Air India has joined the Star Alliance today, culminating a seven-year long effort to get inside the world’s largest club of airlines. One of the things that also changes then, is the Flying Returns program, which will now offer earn and burn opportunities across the Star Alliance network of airlines.
I had indicated earlier in this post about how will Air India elite members be mapped to Star Alliance tiers, and how will they be able to receive benefits today onwards. However, the new earning chart for Star Alliance carriers has just been released a while ago.

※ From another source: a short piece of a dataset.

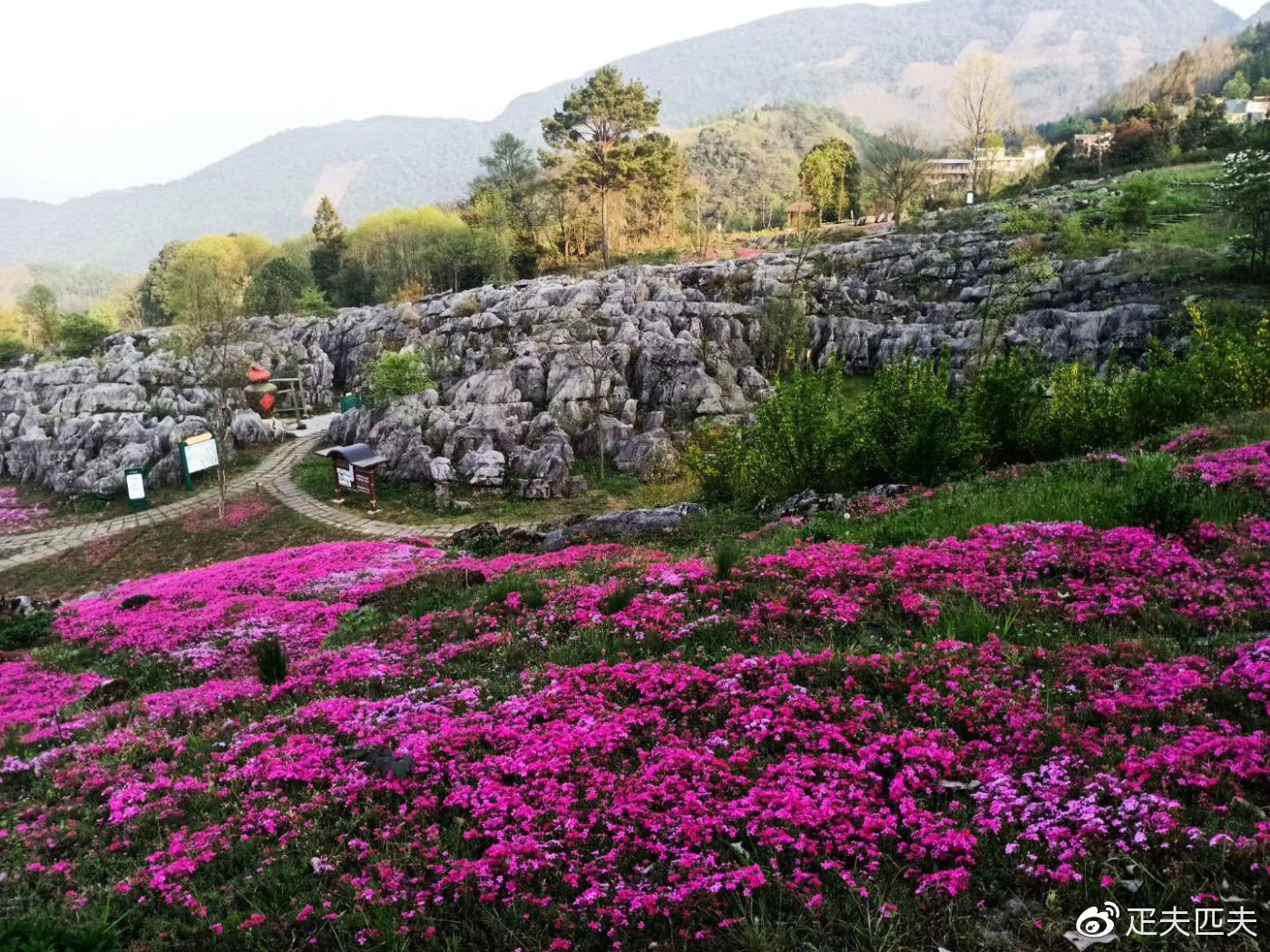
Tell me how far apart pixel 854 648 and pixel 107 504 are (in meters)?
34.5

Earning on Air India for Star Alliance member flights: While you can have a detailed look at the PDF, here are the broad thoughts:
- Usually, earning rates are quid pro quo between the various carriers. So, if United is offering a 100% earn rate on all Air India fare classes, Air India would also do a 100% on economy. This reflects amply in the accrual chart.
- Most First class flights will net you 200% to 300% of flown miles, but flying United, ANA and Thai will earn you 150% of flown miles on flying first class.
- Business Class flights on *A carriers will net you between 100-200% of flown miles towards accrual on Flying Returns.
- Economy & Premium Economy flights will earn you anything between 25% to 125% of flown miles depending on the class in which the ticket is booked.
Burning Air India miles for Star Alliance member flights: Burning Air India’s miles on Air India’s own metal is cheaper than new award chart Air India is offering for Star alliance redemptions. This is consistently displayed across the award chart. The burn rate is 2x of Economy redemption rates for Business Class seats, and 2.5x for First Class Redemptions.
- America redemptions: While you can get an F class seat one-way from India to Air India stations in USA at 112,500 miles, here you are expected to shed 137,500 miles one way. Similarly in Business Class, while AI will get you a seat in 90,000 miles, you spend 110,000 miles on another carrier. However, the award chart is similar for North, Central and South America. Which means if you choose to burn AI miles for South America, you may be hitting a sweet spot.
- Europe redemptions: Europe redemptions from India are again a tad bit expensive over using Air India’s own metal. While you can get a ticket to Europe for 50000 miles to fly AI’s own metal one way (in Business Class), in this case, using a Star Alliance carrier you could be burning 65000 miles.
- Routing Rules: The award chart has been published with round-trip ticketing mileage, and 50% of miles will be required for one-way travel. You cannot backtrack, and one stopover (of over 24 hours) or one open-jaw is permitted per itinerary.
- Booking: At this moment, Air India’s website is not showing Star Alliance carriers on its redemption web engine. So, you’d have to perhaps work the phones to get yourself a ticket.
- Fuel Surcharges: It is possible that AI may charge fuel surcharges on the *A carriers as well, because they charge these on their own metal. This is my expectation of them.
The key difference between burning on Air India’s own metal and that of Star Alliance carriers is the reach. When you burn on Air India’s own metal, you pay for positioning flights separately. For instance to fly Mumbai to Frankfurt, you have to redeem for Mumbai-Delhi and Delhi Frankfurt flights. In this case, you are paying a flat amount of miles for anywhere in India to anywhere in the other continent, which I believe, is the reason that Air India has created a buffer for in terms of redemption.
Those are the first few details I have on Air India’s new charts. Of course they haven’t circulated the fine print yet so this is still a matter of speculation. I will update you with more information when Air India publishes it.